Potential GHG impact estimates the impact a proposed climate solution could have based on a standardized growth trajectory that assumes the proposed solution takes over the Serviceable Obtainable Market (SOM).
This analysis is valuable for early-stage solutions that could alter emissions patterns and is most applicable when looking at early-stage solutions with limited information. Potential impact analyses are longer-term and often align with global scenarios by the International Energy Agency (IEA). Potential impact analyses carry a wide band of uncertainty.
Planned GHG Impact
Planned GHG impact estimates the future GHG impact that can be realistically achieved, considering the specific solution’s unit impact alongside its detailed forecasts of sales and/or the installed base.
It is more applicable to companies with realistic business plans that reflect the solution’s specific market segments and incorporate fleet effects for solutions with long operational lifespans. Planned impact analyses typically align with timeframes established by business plans.
Realized GHG Impact
Realized GHG impact is intended to serve as the most accurate representation of GHG impact within a designated historical timeframe. At this stage, solution and incumbent unit emissions should be built off of GHG footprint, validated with real-world data. It is calculated by multiplying the most up-to-date measure of unit impact by historical volumes, such as sales and/or the installed base, assuming sales have occurred. This analysis provides a critical feedback loop by comparing actual data with planned forecasts, enabling both the company and investment analyst to refine their strategies and improve future projections.
Methodology Chapters
At a Glance
Market Segmentation
Volumes and unit impact are not isolated variables. For example, where the solution is sold or how it is used affects its unit emissions. In this chapter, we discuss how investors integrate GHG analysis into due diligence, including market sizing and segmentation. This helps to drive better investment decisions. This also reflects the downselection process, which typically begins with assessing scalability and market context.
Net Unit Impact
Net unit impact, or “unit impact,” measures the difference in emissions between a solution and an incumbent across their life cycles and in alignment with the market segments. These differences, called Solution Effects, are summed to a net unit impact value. Assumptions in net unit impact calculations change over time. We encourage analysts to think qualitatively through the materiality of Solution Effects before quantifying them.
Volumes
In this chapter, we go deeper into volumes, which represent an annual number of solution units over a specified time frame, such as number of sales or units in operation. Sizes of markets and market segments can be quantified from top down or bottom up.
GHG Impact
In this chapter, we provide further detail on the three approaches to assessment—potential, planned, and realized impact—and explain how volumes combine with net unit impact to visually represent the anticipated GHG impact of a solution over time.
New Considerations
The GHG impact equation covers all variables that directly affect solution unit emissions, incumbent unit emissions, and solution volumes.
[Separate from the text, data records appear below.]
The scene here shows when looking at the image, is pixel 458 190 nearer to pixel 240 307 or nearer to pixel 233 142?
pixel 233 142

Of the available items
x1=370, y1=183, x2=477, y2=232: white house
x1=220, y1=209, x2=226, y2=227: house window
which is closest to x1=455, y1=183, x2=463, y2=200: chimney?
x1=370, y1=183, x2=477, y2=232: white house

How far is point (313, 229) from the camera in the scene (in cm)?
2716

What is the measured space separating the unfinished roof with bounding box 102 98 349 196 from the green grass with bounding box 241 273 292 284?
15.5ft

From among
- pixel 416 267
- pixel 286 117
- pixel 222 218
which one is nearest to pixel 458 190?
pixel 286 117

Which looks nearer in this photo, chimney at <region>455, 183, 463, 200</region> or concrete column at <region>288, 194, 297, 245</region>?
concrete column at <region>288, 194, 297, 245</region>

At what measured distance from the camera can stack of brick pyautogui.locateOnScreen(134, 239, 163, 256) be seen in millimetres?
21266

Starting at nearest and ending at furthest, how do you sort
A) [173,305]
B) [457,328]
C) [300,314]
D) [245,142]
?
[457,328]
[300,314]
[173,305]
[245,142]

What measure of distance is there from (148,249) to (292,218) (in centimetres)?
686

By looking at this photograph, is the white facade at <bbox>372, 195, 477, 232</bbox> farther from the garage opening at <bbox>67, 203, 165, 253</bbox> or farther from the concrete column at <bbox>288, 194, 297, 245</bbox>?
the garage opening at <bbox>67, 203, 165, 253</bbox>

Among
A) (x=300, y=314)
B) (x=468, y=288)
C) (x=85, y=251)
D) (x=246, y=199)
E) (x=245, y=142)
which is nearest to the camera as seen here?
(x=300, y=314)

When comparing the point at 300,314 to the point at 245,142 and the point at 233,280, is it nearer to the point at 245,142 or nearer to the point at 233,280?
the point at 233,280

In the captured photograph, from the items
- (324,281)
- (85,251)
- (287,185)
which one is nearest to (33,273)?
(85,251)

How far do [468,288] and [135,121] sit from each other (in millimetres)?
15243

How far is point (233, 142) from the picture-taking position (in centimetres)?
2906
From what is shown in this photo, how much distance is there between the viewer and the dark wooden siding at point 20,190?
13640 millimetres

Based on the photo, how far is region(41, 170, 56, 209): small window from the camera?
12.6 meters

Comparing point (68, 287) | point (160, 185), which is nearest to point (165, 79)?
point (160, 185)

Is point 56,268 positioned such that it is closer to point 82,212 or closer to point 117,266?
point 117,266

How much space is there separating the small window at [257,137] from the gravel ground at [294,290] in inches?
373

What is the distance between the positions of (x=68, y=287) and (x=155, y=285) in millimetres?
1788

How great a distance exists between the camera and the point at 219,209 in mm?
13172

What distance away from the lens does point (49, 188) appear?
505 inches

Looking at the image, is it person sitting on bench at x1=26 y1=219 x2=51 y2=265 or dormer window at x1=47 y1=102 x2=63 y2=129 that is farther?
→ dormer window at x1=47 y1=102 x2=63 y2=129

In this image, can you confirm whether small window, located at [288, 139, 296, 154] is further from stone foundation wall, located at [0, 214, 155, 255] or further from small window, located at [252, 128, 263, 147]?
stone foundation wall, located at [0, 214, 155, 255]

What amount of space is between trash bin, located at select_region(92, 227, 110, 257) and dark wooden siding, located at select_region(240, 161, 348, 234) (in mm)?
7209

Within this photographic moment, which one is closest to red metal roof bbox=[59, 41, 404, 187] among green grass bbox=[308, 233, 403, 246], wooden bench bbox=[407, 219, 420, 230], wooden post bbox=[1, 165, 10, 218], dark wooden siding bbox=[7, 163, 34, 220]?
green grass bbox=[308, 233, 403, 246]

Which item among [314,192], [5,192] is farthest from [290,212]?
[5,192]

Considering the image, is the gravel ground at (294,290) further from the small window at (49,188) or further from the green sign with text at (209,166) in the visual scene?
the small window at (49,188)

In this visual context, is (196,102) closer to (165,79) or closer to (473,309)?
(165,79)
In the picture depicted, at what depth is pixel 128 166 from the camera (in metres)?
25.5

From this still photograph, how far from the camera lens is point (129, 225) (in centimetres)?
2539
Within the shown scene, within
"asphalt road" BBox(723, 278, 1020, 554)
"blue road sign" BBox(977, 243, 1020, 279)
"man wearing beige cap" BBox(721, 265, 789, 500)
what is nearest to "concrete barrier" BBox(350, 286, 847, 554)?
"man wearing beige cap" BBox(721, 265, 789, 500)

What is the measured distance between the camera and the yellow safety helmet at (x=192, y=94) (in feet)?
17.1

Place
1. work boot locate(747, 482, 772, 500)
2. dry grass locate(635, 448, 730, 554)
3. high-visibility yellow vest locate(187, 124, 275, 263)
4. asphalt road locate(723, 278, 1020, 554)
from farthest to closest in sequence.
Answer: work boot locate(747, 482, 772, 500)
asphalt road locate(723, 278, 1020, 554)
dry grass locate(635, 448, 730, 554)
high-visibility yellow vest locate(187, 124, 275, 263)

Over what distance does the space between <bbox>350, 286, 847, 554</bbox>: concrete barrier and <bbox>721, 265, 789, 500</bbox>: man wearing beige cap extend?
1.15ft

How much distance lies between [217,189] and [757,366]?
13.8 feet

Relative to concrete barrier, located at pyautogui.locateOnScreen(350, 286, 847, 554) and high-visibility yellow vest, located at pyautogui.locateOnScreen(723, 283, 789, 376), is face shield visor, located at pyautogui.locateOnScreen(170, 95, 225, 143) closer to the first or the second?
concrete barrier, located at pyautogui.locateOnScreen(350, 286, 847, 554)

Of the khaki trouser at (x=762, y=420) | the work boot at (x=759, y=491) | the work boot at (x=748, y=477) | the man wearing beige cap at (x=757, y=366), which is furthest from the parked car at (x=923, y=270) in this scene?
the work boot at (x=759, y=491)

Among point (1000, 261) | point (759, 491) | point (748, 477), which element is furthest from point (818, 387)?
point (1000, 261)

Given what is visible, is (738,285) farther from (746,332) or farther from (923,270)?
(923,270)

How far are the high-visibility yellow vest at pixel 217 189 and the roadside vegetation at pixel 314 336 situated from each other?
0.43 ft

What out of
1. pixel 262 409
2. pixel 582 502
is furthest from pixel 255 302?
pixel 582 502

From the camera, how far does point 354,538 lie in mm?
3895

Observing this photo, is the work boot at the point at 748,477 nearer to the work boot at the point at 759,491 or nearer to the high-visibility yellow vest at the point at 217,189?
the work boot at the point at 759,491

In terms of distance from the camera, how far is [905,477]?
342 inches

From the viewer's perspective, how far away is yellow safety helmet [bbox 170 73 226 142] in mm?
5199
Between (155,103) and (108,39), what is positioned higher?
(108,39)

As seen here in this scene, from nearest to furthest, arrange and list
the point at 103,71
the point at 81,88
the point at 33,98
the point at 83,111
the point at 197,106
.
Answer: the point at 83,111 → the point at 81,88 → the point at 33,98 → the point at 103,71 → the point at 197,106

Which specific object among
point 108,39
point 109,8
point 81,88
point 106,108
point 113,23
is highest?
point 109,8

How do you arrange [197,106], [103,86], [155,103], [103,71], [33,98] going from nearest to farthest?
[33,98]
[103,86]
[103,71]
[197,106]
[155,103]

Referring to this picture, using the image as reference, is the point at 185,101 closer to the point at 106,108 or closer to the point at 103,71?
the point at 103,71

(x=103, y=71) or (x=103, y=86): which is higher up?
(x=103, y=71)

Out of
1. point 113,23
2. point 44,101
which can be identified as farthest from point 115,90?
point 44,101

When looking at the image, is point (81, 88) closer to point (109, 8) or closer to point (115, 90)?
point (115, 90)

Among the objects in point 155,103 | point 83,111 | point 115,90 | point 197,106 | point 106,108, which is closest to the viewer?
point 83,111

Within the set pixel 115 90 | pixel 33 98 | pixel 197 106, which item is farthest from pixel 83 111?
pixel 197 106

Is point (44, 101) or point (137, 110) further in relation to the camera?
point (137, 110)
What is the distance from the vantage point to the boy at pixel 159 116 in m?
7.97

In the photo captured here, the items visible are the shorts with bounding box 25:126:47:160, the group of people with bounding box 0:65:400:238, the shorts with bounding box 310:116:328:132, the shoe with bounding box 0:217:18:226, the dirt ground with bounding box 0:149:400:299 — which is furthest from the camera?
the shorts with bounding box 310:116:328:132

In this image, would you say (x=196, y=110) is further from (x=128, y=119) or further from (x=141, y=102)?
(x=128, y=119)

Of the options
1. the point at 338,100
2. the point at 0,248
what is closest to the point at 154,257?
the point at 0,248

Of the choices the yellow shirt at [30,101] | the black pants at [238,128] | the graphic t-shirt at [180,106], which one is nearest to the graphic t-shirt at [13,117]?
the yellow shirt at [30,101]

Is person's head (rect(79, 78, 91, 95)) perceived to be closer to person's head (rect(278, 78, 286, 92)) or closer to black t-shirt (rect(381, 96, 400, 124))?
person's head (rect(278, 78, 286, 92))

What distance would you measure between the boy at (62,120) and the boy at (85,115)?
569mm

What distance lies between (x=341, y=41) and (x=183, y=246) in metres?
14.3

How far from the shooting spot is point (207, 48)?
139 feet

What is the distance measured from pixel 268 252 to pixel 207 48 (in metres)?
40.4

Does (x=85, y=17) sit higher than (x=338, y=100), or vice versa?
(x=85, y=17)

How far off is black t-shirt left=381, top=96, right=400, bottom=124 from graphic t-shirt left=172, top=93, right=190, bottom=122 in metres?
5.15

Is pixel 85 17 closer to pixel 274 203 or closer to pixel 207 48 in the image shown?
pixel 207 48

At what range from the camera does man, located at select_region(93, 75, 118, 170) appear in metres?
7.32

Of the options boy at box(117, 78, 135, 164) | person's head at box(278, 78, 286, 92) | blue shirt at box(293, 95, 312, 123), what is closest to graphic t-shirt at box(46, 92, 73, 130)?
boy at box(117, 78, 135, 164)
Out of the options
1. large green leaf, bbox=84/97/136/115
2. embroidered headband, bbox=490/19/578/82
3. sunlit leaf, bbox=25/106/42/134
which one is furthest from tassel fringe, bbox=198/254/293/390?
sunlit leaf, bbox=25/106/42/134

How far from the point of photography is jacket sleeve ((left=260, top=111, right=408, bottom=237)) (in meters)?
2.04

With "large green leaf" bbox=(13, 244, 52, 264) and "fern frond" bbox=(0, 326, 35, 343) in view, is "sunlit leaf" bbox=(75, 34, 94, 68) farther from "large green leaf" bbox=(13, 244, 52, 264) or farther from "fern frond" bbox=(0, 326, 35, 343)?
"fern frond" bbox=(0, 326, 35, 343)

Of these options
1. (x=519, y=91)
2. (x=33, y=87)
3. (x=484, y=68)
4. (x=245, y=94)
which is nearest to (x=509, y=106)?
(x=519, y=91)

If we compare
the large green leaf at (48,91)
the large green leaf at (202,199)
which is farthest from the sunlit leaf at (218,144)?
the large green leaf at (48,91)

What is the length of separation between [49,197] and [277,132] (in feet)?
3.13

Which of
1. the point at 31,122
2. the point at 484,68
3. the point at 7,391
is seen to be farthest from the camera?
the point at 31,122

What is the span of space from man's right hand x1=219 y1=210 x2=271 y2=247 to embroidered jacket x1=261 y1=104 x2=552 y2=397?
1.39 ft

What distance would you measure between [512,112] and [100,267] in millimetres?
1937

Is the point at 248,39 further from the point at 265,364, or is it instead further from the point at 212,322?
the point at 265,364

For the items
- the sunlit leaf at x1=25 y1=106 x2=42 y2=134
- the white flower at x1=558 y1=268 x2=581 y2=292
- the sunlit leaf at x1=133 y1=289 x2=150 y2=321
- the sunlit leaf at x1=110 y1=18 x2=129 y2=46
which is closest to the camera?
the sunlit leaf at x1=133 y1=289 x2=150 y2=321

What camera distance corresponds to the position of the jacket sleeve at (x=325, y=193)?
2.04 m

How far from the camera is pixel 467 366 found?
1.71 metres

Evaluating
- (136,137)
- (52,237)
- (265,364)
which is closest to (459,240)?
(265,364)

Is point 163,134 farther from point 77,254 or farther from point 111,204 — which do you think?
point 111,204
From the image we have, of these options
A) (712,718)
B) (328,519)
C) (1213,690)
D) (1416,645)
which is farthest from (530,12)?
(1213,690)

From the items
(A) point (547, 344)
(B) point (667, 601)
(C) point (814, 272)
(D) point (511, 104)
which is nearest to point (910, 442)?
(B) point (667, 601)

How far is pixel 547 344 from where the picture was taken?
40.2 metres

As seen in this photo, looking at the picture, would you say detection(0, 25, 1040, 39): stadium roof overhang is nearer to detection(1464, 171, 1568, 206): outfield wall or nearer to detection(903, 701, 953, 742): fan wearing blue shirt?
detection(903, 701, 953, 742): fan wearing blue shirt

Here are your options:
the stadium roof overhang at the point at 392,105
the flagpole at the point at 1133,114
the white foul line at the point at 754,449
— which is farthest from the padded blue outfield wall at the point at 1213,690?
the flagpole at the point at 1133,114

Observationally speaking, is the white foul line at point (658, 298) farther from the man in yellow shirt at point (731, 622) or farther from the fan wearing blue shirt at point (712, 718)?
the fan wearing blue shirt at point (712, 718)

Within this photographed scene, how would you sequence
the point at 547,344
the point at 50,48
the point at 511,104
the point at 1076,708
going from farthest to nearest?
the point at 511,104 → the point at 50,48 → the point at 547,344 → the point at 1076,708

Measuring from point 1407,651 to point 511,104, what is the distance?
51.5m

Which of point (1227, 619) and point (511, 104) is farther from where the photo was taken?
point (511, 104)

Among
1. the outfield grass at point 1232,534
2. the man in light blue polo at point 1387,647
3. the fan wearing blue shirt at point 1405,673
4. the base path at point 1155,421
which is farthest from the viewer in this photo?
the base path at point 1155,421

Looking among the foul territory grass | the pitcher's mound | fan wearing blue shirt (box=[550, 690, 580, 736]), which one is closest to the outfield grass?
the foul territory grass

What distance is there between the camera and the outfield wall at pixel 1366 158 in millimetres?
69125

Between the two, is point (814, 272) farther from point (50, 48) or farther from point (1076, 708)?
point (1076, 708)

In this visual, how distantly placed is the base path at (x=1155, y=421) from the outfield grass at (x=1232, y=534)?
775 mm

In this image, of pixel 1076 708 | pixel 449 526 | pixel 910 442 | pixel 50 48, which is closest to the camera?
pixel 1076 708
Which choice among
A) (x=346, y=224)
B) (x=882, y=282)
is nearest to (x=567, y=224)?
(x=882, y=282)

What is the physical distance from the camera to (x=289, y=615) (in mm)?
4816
But investors have raised the following additional considerations for further incorporation and future guidance:
Optional Adjustment Factors: Adjustment factors are variables of GHG impact that are separate from and shouldn’t be blended into any underlying variables associated with the unit impact or volumes of the direct product solution being analyzed. They are considered optional at this time. In each section below, we also discuss challenges with the current assessment methods.
Value Chain Attribution: With this adjustment, investors attribute portions of GHG impact to multiple direct component solutions along the value chain.
Capitalization Attribution: With this adjustment, investors apportion GHG impact among owners of the solution they have invested in.
Rebound Effects: Rebound effect refers to the ways in which technology that increases efficiency through the use of a resource, such as energy, can cause the resource to be used more. In theory, this can lessen or cancel out the positive environmental benefits of efficiency.
Action & Reaction Across Systems: In this category, we consider how and/or why investors may need to take into account the impact of their solution on another part of the system, such as a different solution or service.